So I did a search for Whirlpool and rear felt seal and up came the following video from repairclinic.com on YouTube.
After watching this I was pretty sure this was the easiest of jobs. And as an aside think about how much better this video is in terms of teaching me than any textual document could be. I wish some folks on the NMC list-serve would think a bit about all the things video does offer us that text can’t—texts undying position of ongoing privilege is a condition of academia (and tradition)—not the world at large.
Once I opened the dryer to check everything out I realized I had let the bad felt seal go too long and the rollers that spin the dryer were also shot. And, as it turns out, repairclinic.com had a video for that too:
So, I ordered a new rear felt seal and new rollers for about $60 and spent an hour or so yesterday fixing my dryer. And you know what—it works!! And I have the video to prove it 😉
Finally, take a look at the links above to the repairclinic.com’s replacement pieces. Not only do they include all the parts and details about them, but each one is accompanied by a YouTube video showing you how to install them. You better believe I bought my parts from repairclinic.com, what a cool service, and what a boon for repairing your stuff using the web as a resource. This post may seem divorced from my edtech stuf, but for me it is at the heart of it. This is more than video learning, this is video learning through context and a particular need—how do we do that online at instituions? Do we? Well, repairclinic has got it figured out, and I can attest their model works.
I’m surprised you didn’t tie this in with unschooling. 😉 (for you, not the kids)
Andrea,
You are absolutely right, and that is what it is. Unschooling myself from the dependence on convenience culture, and the idea that I would have to be “schooled” as a trained technician to do the simplest of tasks. The compartmentalization of our culture has become crippling to our sense of ability. That is the legacy of school 🙂
How’s that? 🙂
DIY, haters!
Now, if we can get the content and voices of video and podcasts textually searchable, that would be really powerful. Right now we just hope that people tag appropriately.

# # #

#### Requirements
[1] In the dryer repair post, roughly how much did the new rear felt seal and rollers cost?
[2] Take the dryer repair post further from its final sentence.

# # #

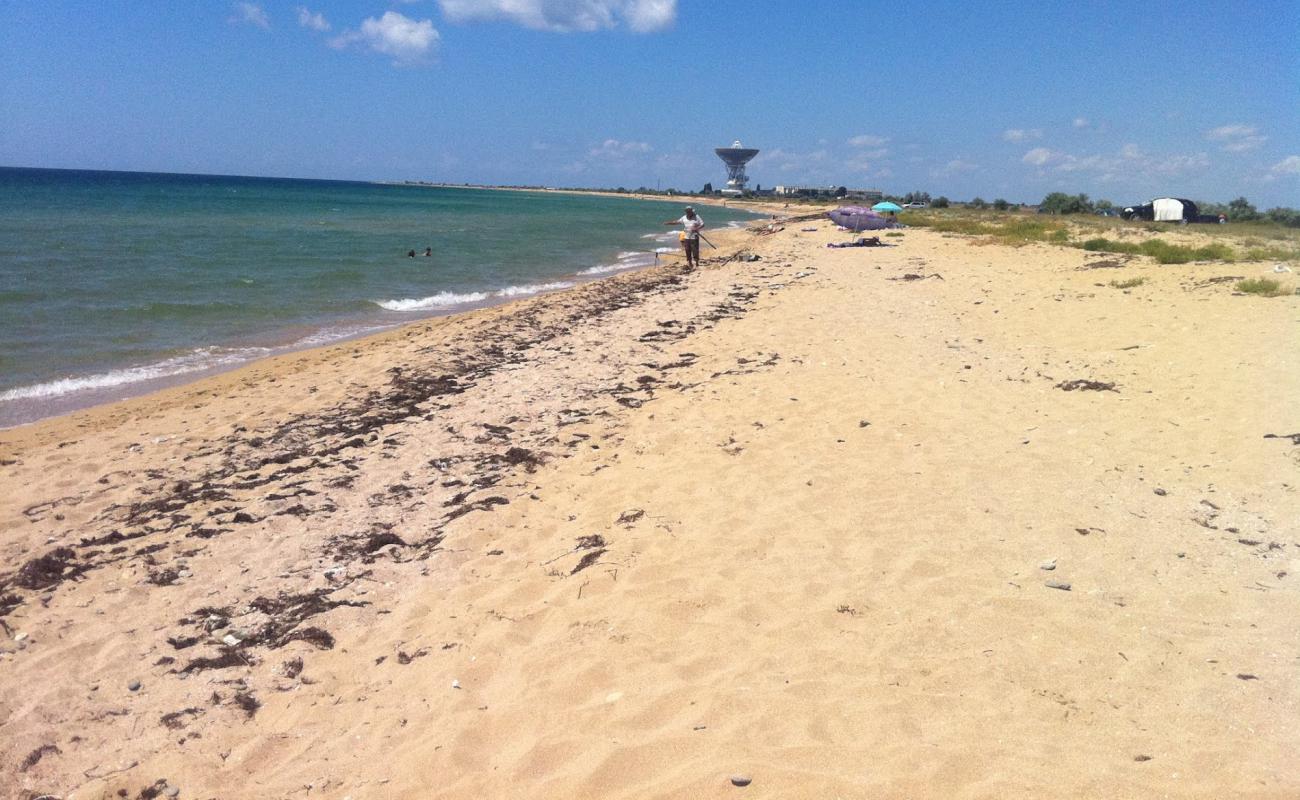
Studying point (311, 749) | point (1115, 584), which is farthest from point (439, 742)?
point (1115, 584)

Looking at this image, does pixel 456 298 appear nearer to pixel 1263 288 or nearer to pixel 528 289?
pixel 528 289

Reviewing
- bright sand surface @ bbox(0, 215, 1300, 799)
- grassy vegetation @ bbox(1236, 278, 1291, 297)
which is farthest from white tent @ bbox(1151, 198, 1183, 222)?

# # #

#### Answers to the exercises
[1] About $60.

[2]
Lynda.com has some very good tech tutorials…..like Mark Mothersbough on music.
And least we forget “you suck at photoshop”:
http://www.youtube.com/user/MyDamnChannel
You know Jim I give you high fives for conquering the machine and relying solely on your hands and the net for guidance. This is where DIY shines, as it has done for me countless times fixing my bike or learning how to make mashed potatoes.
However…
But….
While the content and form here has some lessons for educators, I am finding a canyon sized gap to extend it to everything education or unschooling. It is part of ot, but the thing for me is…
This was really effective because you knew exactly what the “I” (it) was you needed to learn to D. If you have that “I” then you have the motivation and you will seek the way. But there is so much in education where you dont know what you should know- is there every an emergency situation where you will say, “Eureka! I need to learn macro economics” or “I need to know 1800th century English poetry right now!”
DIY is easy when the need is there, but what is going to help one get motivated to learn about something they are not even thinking about?
I had a similar experience with an HP printer six years ago:
http://jonudell.net/udell/2004-06-10-fixyourownprintercom.html
It was a revelation, and forever changed my view of how we can use online video.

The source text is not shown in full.